George Washington Tryon, Jr. was an American malacologist who worked at the Academy of Natural Sciences in Philadelphia.
Background
George Washington Tryon was born on May 20, 1838 in Philadelphia. He was the eldest son of Edward K. and Adeline (Savidt) Tryon. He was named for his grandfather, a gunsmith.
Tryon began when he was seven years old to collect natural history specimens, especially shells of mollusks, which were favorites from the start. Orderliness was one of the child's notable mental qualities and even before his undeveloped mind could grasp the meaning of taxonomy he arranged his specimens according to an original system.
Education
After passing through several private schools, he entered the Friends' Central School in 1850, completing a three years' course in June 1853. Soon afterward he studied French, German, and music with private tutors, thus completing his formal education.
Career
Edward K. Tryon had carried on successfully the well-established business of manufacturing and selling firearms and sportsman's accoutrements which he had inherited from his father, and in due course his son succeeded him.
The younger George Washington Tryon, however, retired from business about 1868 with a modest sum, sufficient in his estimation to justify unrestrained pursuit of science and letters.
In 1859, at the age of twenty-one, he was elected a member of the Academy of Natural Sciences of Philadelphia, and from that time until his death in 1888 he was active in promoting its welfare. Largely through his efforts a new building was erected.

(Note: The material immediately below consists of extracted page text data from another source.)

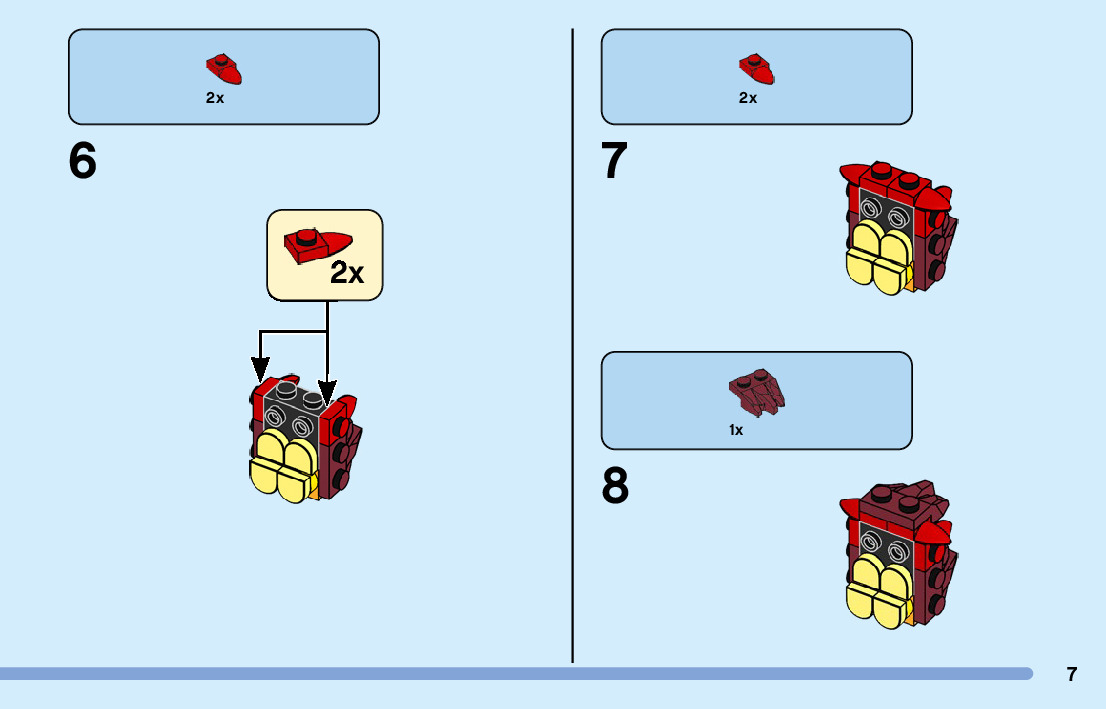 2x

6

2x

2x

7

1x

8

7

In 1866 the conchological section of the Academy was formed and under its auspices large collections were gathered, including Tryon's own private collection which numbered more than 10, 000 species. At the time of his death, the section had one of the largest and most complete collections of Mollusca in the world.
Tryon was a curator of the Academy from 1869 to 1876 and conservator of the conchological section from 1875 until his death.

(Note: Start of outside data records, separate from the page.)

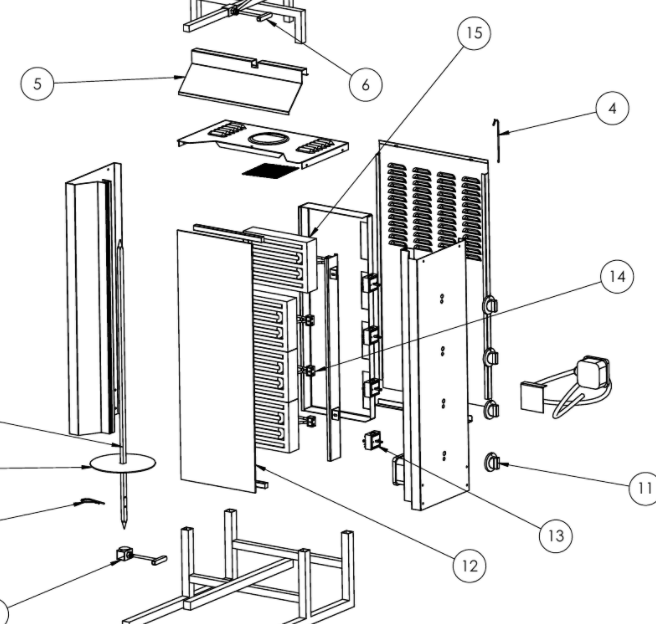 15

5

6

4

14

11

13

12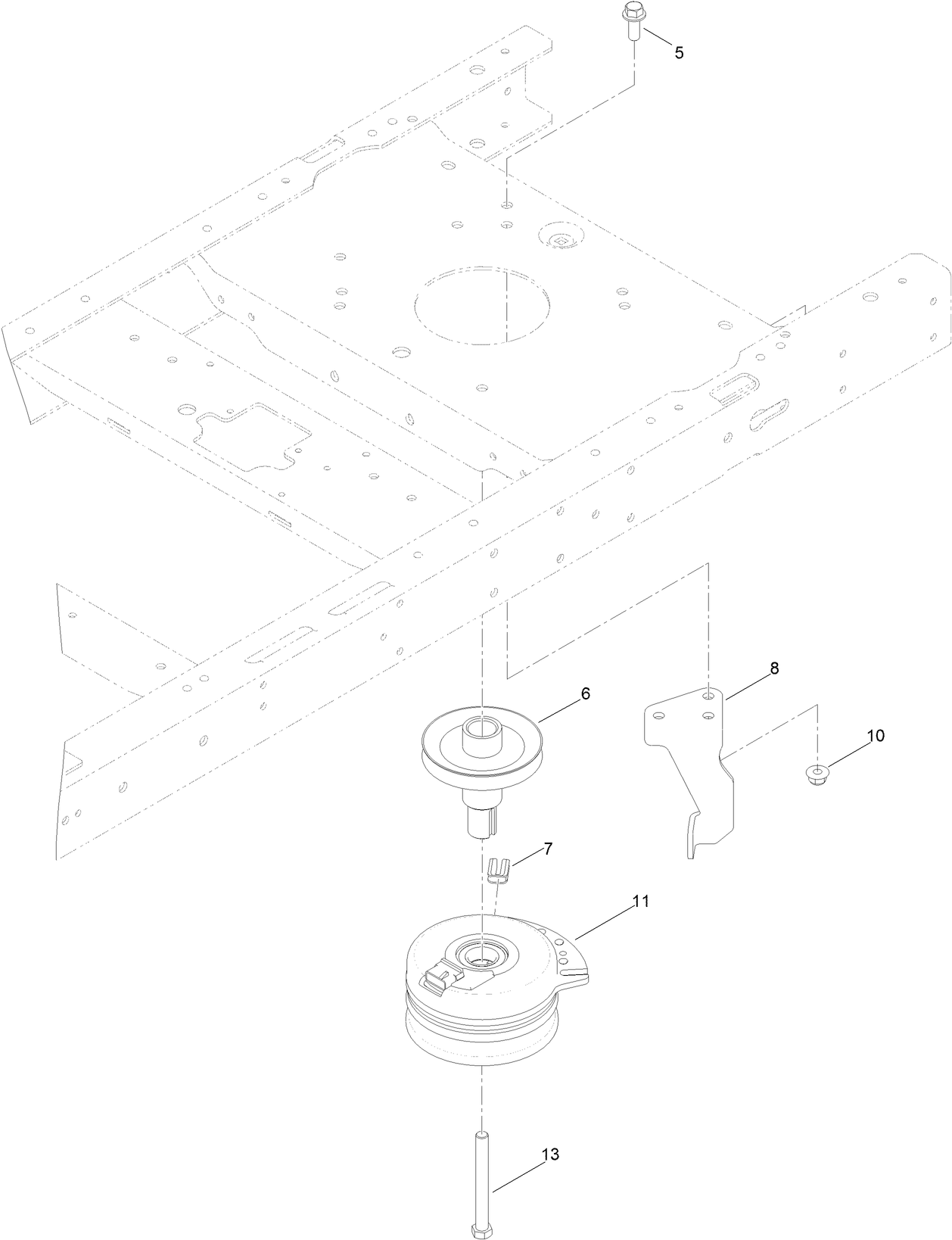 5

8

6

10

7

11

13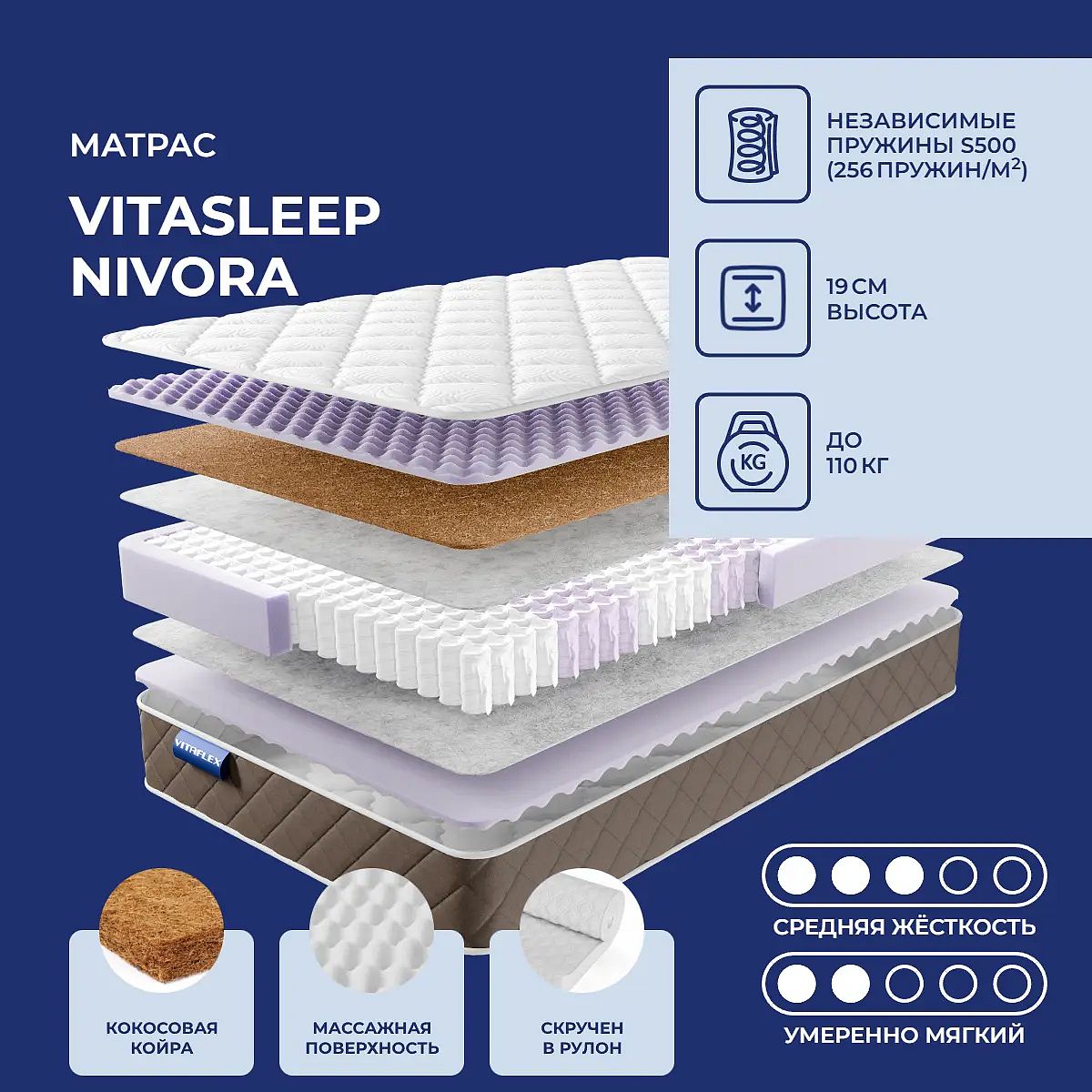 МАТРАС

VITASLEEP NIVORA

НЕЗАВИСИМЫЕ ПРУЖИНЫ S500 (256 ПРУЖИН/М$^2$)

19 СМ ВЫСОТА

KG

ДО 110 КГ

VITAFLEX

СРЕДНЯЯ ЖЁСТКОСТЬ

УМЕРЕННО МЯГКИЙ

КОКОСОВАЯ КОЙРА

МАССАЖНАЯ ПОВЕРХНОСТЬ

СКРУЧЕН В РУЛОН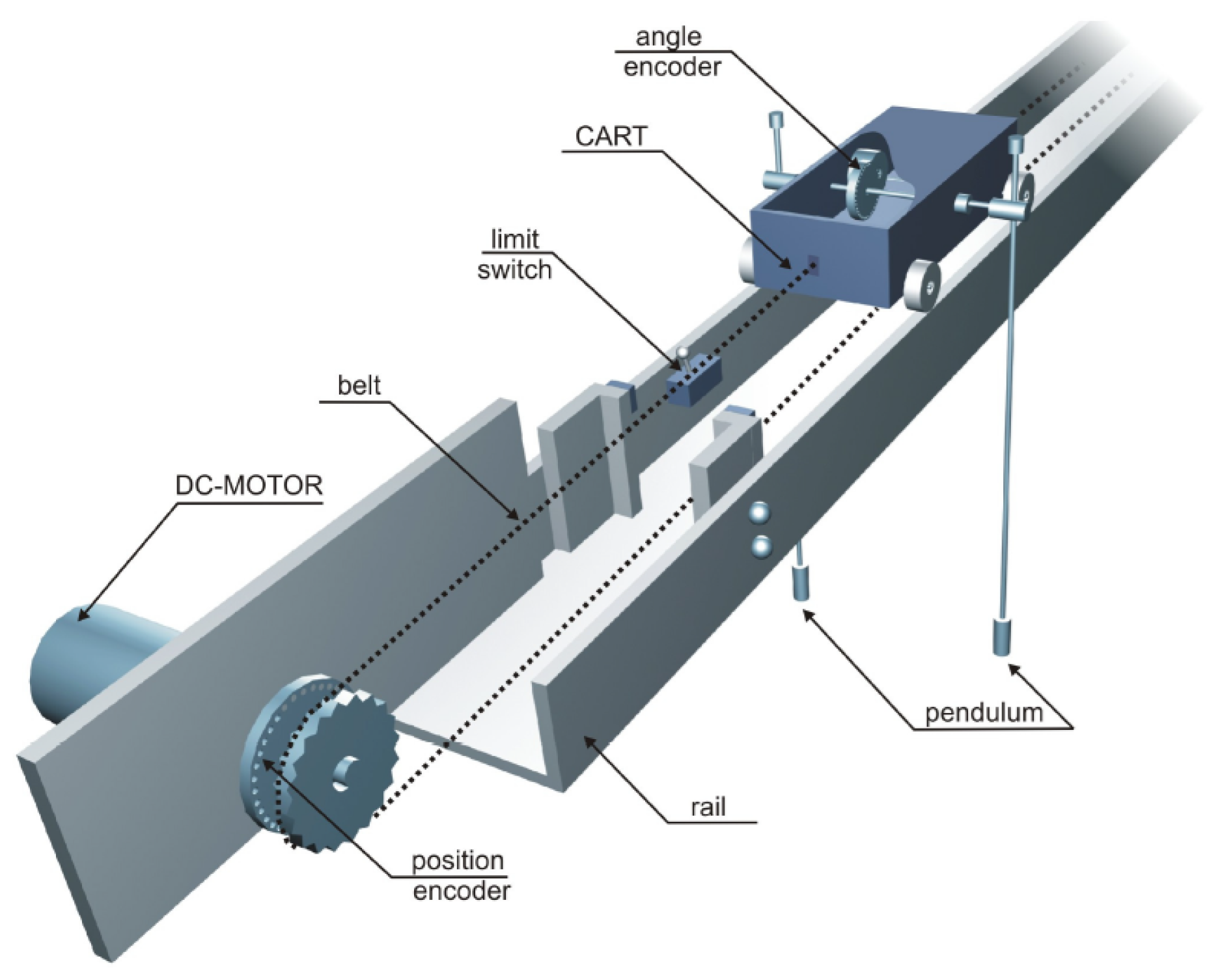 angle encoder

CART

limit switch

belt

DC-MOTOR

pendulum

rail

position encoder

His first paper on conchology, "On the Mollusca of Harper's Ferry, Virginia, " was presented in 1861 (Proceedings of the Academy of Natural Sciences of Philadelphia, 2 ser. V, 1862), and subsequently more than seventy papers on land, freshwater, and marine mollusks came from his pen.

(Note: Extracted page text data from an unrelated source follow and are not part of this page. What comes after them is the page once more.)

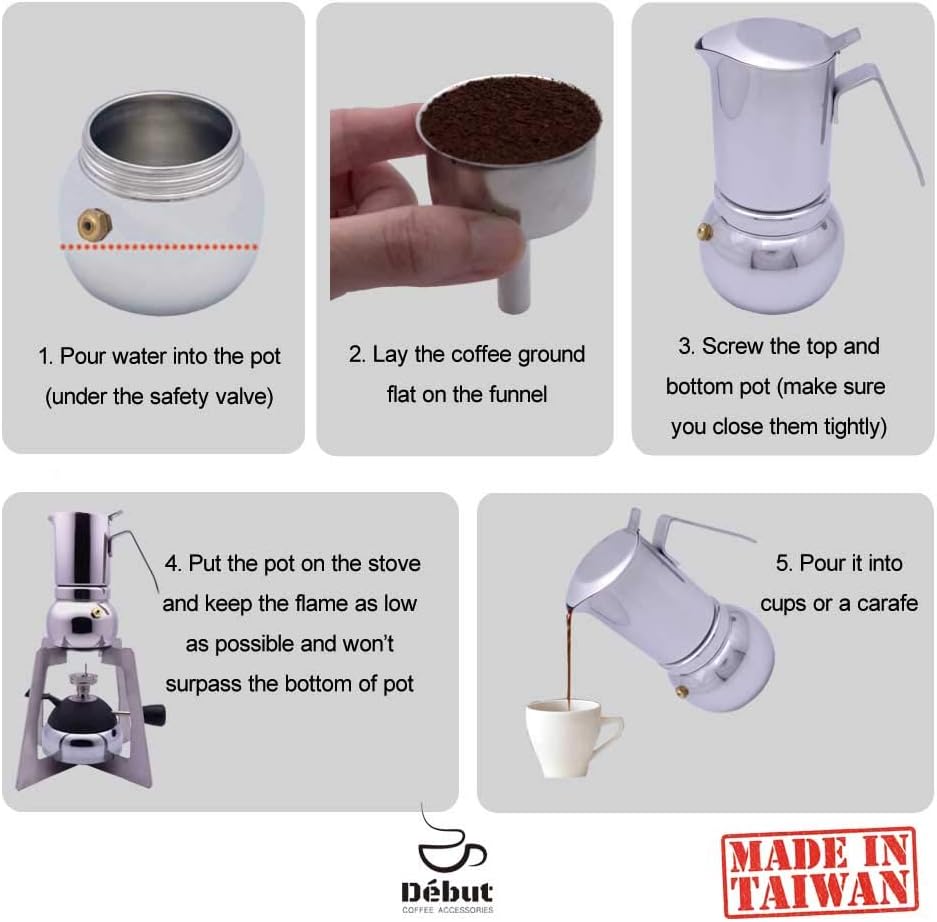 1. Pour water into the pot (under the safety valve)

2. Lay the coffee ground flat on the funnel

3. Screw the top and bottom pot (make sure you close them tightly)

4. Put the pot on the stove and keep the flame as low as possible and won't surpass the bottom of pot

5. Pour it into cups or a carafe

Début
COFFEE ACCESSORIES

MADE IN TAIWAN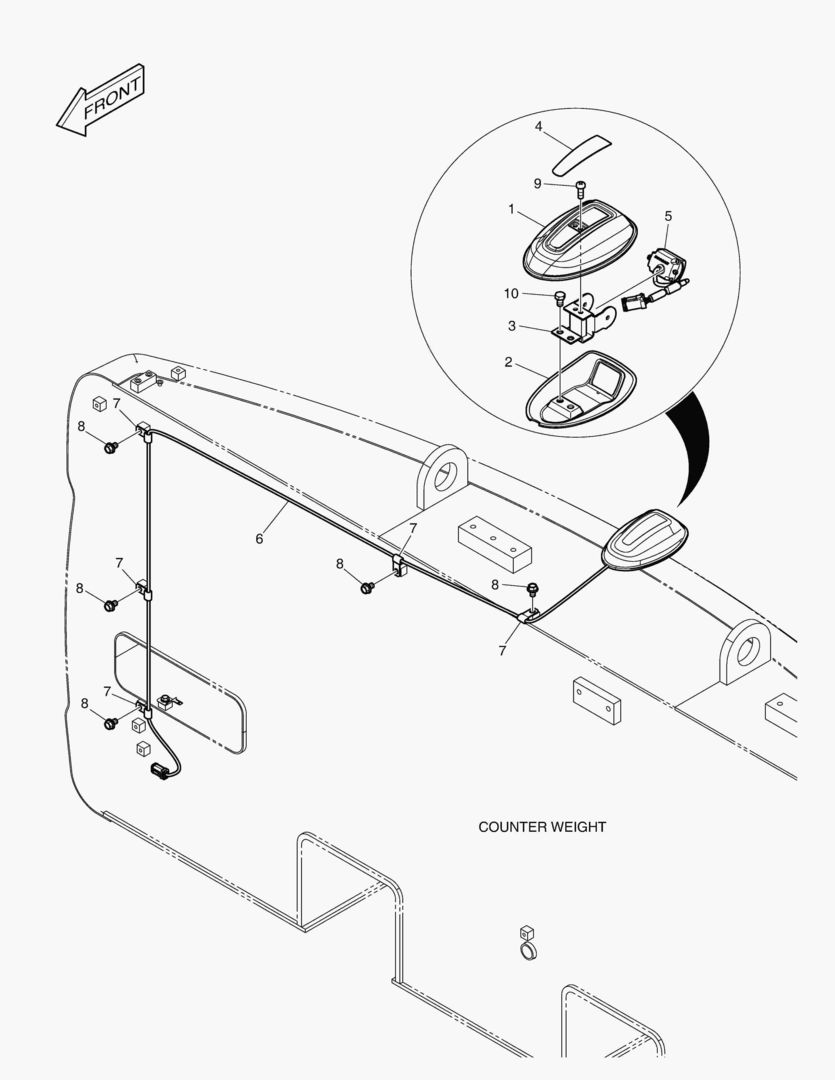 FRONT

4
9
1
5
10
3
2

7
8
6
7
8
8
7
7
8
7
8

COUNTER WEIGHT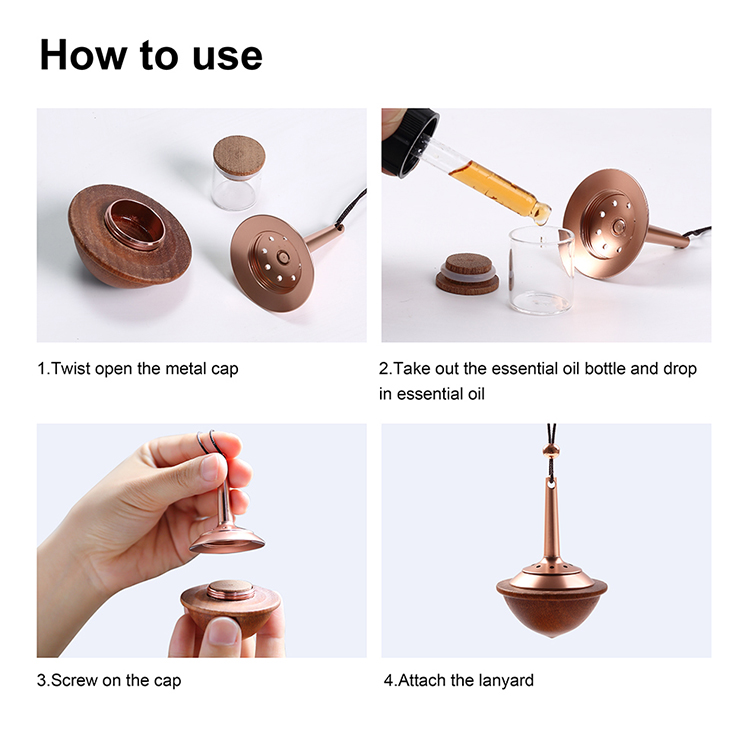 How to use

1.Twist open the metal cap

2.Take out the essential oil bottle and drop in essential oil

3.Screw on the cap

4.Attach the lanyard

Among his contributions were A Monograph of the Terrestrial Mollusca Inhabiting the United States (1866); A Monograph of the Freshwater Univalve Mollusca of the United States (In Continuation of Prof. S. S. Haldeman's Work . ) , with a preface dated 1870; Part IV, "Strepomatidae" (1873), of W. G. Binney's Land and Fresh Water Shells of North America (4 vols. , 1865 - 73); and Structural and Systematic Conchology (3 vols. , 1882 - 84). He also edited and published the American Journal of Conchology from 1865 to 1872.
His chief work, however, was his Manual of Conchology, Structural and Systematic, with Illustrations of the Species, in which it was designed to describe and figure all of the living species of the Mollusca known to science. The first volume appeared in 1879. Of the first series on the marine shells, nine volumes had been completed and of the second series, the land shells, three volumes had been issued at the time of his death. Fortunately for the science of malacology, the work was continued under Dr. Henry A. Pilsbry.
He twice visited Europe, in 1874 and 1877, publishing an account of the earlier trip in The Amateur Abroad (1875).
He died on February 5, 1888 in Philadelphia.
Religion
He attended the services of the Unitarian Church of Philadelphia.
Membership
He was a member of the Academy of Natural Sciences of Philadelphia.
He was a member of the Society of Friends for a number of years.
Personality
Tryon was a bachelor, of a quiet, frank, and unpretentious disposition.